Idée rejetée par M. Barroso, dans la mesure où cette main mise risque de marginaliser ses troupes, censées incarner l'intérêt général européen : «La Commission (européenne) est le gouvernement économique de l'Union, pour cela nous n'avons assurément pas besoin de davantage d'institutions».

«Nous avons besoin plus que jamais de l'autorité indépendante de la Commission. Les gouvernements ne peuvent le faire seuls», a-t-il insisté. La Commission plaide pour que l'un des siens prenne ainsi la présidence de l'Eurogroupe des ministres des Finances de la zone euro, poste qui pourrait revenir aussi à M. Van Rompuy.

«Si l'Allemagne ou la France cherchent à promouvoir M. Van Rompuy aux dépens de M. Barroso, c'est parce que le président de la Commission n'est pas la marionnette des États, contrairement au portrait qui est parfois fait de lui, et qu'il résiste justement aux capitales», assure un membre de l'entourage du président de la Commission.

M. Barroso a cherché à répondre à l'attente de nombreux eurodéputés qui l'ont beaucoup critiqué jusqu'ici en le jugeant trop passif face à la crise de la dette et aux grands pays.
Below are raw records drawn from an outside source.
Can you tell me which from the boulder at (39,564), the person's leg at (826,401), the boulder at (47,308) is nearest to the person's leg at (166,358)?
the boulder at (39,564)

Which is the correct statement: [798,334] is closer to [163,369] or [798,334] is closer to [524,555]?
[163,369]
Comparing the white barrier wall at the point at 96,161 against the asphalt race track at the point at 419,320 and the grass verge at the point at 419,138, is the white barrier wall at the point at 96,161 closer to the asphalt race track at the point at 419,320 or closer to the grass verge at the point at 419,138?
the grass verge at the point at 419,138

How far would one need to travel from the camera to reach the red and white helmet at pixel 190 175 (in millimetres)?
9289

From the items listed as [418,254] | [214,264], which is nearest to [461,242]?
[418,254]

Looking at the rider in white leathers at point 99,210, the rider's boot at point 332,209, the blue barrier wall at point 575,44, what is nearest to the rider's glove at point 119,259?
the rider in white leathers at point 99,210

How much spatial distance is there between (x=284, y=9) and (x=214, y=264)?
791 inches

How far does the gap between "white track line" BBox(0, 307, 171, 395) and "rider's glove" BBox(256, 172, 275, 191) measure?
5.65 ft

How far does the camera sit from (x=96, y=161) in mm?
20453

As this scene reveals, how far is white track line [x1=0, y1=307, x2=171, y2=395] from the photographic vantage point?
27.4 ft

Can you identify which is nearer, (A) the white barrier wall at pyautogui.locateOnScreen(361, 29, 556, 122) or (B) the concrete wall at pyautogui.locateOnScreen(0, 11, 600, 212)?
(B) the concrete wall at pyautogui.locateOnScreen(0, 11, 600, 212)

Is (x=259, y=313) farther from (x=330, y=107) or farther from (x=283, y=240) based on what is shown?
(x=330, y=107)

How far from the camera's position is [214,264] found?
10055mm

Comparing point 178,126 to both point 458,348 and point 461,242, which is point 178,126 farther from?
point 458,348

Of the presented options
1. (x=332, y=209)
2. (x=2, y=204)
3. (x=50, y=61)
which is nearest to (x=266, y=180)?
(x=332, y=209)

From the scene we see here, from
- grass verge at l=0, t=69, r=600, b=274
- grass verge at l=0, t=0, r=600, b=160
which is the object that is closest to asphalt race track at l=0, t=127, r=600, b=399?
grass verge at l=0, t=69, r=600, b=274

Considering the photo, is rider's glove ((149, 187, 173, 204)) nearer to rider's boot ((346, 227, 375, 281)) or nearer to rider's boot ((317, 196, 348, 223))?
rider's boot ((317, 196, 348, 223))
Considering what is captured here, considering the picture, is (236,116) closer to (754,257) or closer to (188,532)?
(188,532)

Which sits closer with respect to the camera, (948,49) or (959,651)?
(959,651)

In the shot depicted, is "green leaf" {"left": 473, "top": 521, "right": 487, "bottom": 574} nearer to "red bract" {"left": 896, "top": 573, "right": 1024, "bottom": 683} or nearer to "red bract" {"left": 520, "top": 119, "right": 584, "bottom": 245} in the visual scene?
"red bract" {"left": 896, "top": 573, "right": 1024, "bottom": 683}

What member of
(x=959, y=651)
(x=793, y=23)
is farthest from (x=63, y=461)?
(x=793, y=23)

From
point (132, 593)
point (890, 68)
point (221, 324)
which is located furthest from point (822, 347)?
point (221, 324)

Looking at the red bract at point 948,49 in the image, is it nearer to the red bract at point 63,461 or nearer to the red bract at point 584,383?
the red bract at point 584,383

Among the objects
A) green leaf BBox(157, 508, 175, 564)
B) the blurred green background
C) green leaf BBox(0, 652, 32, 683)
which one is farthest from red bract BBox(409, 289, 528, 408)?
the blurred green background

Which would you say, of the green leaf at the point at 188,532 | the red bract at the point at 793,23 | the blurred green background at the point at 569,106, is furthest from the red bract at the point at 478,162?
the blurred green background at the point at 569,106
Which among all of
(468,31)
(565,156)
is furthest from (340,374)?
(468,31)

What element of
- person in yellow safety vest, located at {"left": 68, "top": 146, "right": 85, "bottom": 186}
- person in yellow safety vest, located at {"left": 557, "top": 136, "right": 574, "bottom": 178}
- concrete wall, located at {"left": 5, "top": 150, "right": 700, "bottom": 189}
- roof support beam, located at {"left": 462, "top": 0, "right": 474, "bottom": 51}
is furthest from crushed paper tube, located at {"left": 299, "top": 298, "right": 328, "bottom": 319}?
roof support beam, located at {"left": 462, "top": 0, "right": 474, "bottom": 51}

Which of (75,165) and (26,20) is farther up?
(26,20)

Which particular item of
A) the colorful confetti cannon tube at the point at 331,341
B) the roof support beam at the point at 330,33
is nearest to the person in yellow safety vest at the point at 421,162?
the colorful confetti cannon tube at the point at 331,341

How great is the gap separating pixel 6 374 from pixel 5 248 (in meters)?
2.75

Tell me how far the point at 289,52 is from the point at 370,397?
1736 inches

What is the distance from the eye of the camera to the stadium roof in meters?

L'hypothèse d'une «motion de défiance» contre l'ancien chef du gouvernement portugais a même été évoquée à plusieurs reprises, y compris par des parlementaires de sa famille politique conservatrice.

Conscient de cette grogne, M. Barroso, qui a affiché sa «fierté» d'être Européen, a fait preuve d'une rare pugnacité. Le soutien des parlementaires n'a pas été toutefois sans bémols : certains d'entre eux se sont demandé s'ils pouvaient «lui faire confiance» après avoir vu leurs espoirs déçus au cours de ses sept ans écoulés de mandats.

Pour les amadouer, le président de la Commission a également pris le contre-pied de Berlin en se disant favorable à la création d'euro-obligations à terme dans la zone euro.

L'Allemagne s'oppose à un tel système de mutualisation des dettes des pays de la zone euro, y voyant un encouragement au laxisme budgétaire.

M. Barroso a encore taclé Berlin sur la question de l'aide aux démunis en Europe en pressant l'Allemagne d'accepter des propositions de la Commission visant à maintenir un programme européen d'aide aux pauvres, menacé à défaut d'être nettement réduit l'an prochain.